To address this problem, we follow these steps:

• Step 1: A linear function in slope-intercept form is $y = mx + c$. Given slope $|m| = 2$, possible equations are $y = 2x + c$ and $y = -2x + c$.
• Step 2: Consider positivity for $x > 3$ condition.
  - For $y = 2x + c$ : We need $y = 2x + c > 0$. Solving yields $2x > -c$, meaning the function is positive when $x > \frac{-c}{2}$.
  - For $y = -2x + c$: Similarly, $-2x + c > 0$ provides $c > 2x$ or $x < \frac{c}{2}$, implying negativity above $x = \frac{c}{2}$.

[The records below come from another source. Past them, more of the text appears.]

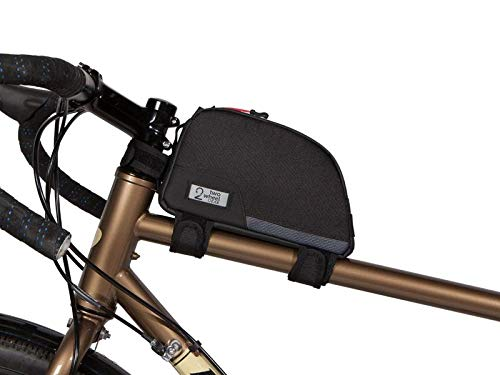 Best Prices! Two Wheel Gear Bike Frame Bag - Water Resistant Commuter Top Tube Bike Bag with Waterpr...
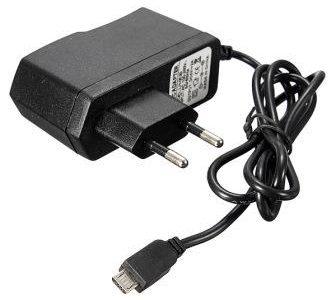 Acer usb adapter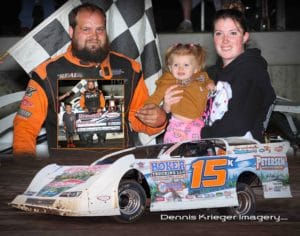 Justin Kay Governors Cup Feature WInner   Dennis Krieger Imagery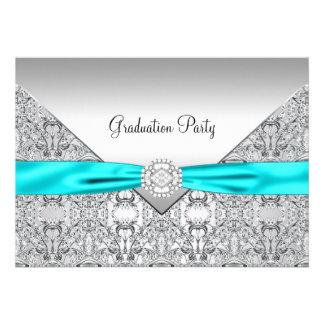 Teal Blue Graduation Party Custom Invitations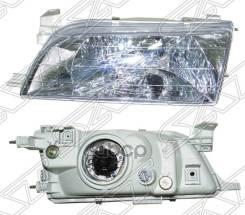 Фара Toyota Corolla 97-02 Хрусталь Sat арт. ST-212-1193L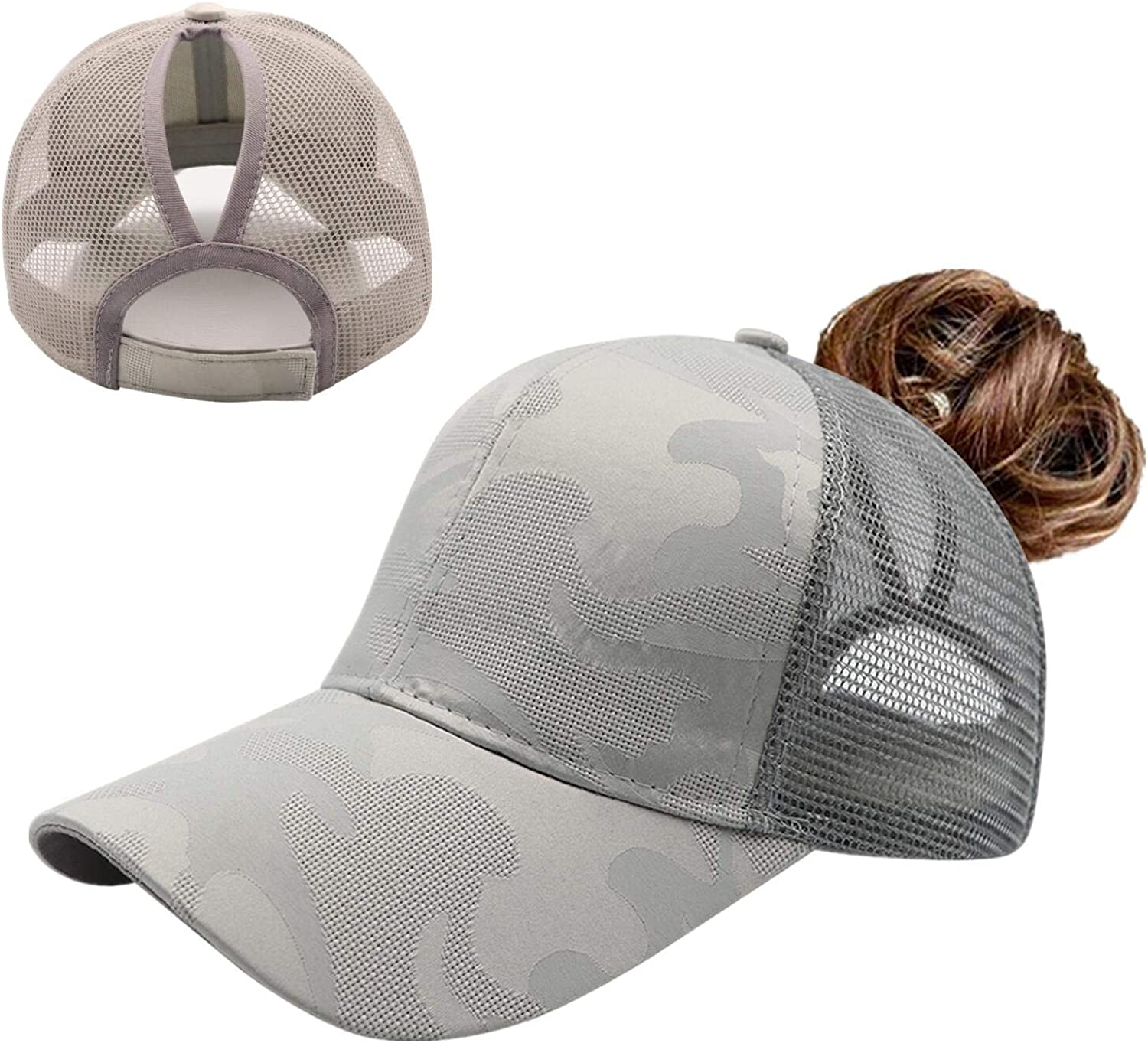 ProMindFun Womens Pony Hat High Ponytail Baseball Cap Girls Messy Bun Caps Camouflage Trucker Bad Hair Day Adjustable Dad Hat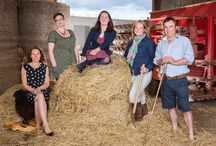 Team Scene & Herd / Scene & Herd is a PR and Marketing consultancy, based in Scotland, but working across the UK and beyond.  We specialise in working with businesses who have a connection to the land - agriculture, food and drink, equestrian, horticulture, renewables and more. Making businesses Seen and Heard!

• Step 3: Examine behavior at $x = 3$:
  - For $y = 2x + c$, it should be $2(3) + c > 0$; simplifying: $6 + c > 0 \rightarrow c > -6$.
  - For $y = -2x + c$, since positive domain minimum is $x > 3$, it’s negative $x > \frac{c}{2}$.
• Step 4: Confirms the correct function must work for any $c > -6$, resultant choice: $y = 2x - 6$. It remains positive as x increases past 3.

Thus, the correct equation satisfies all parameters: $y = 2x - 6$.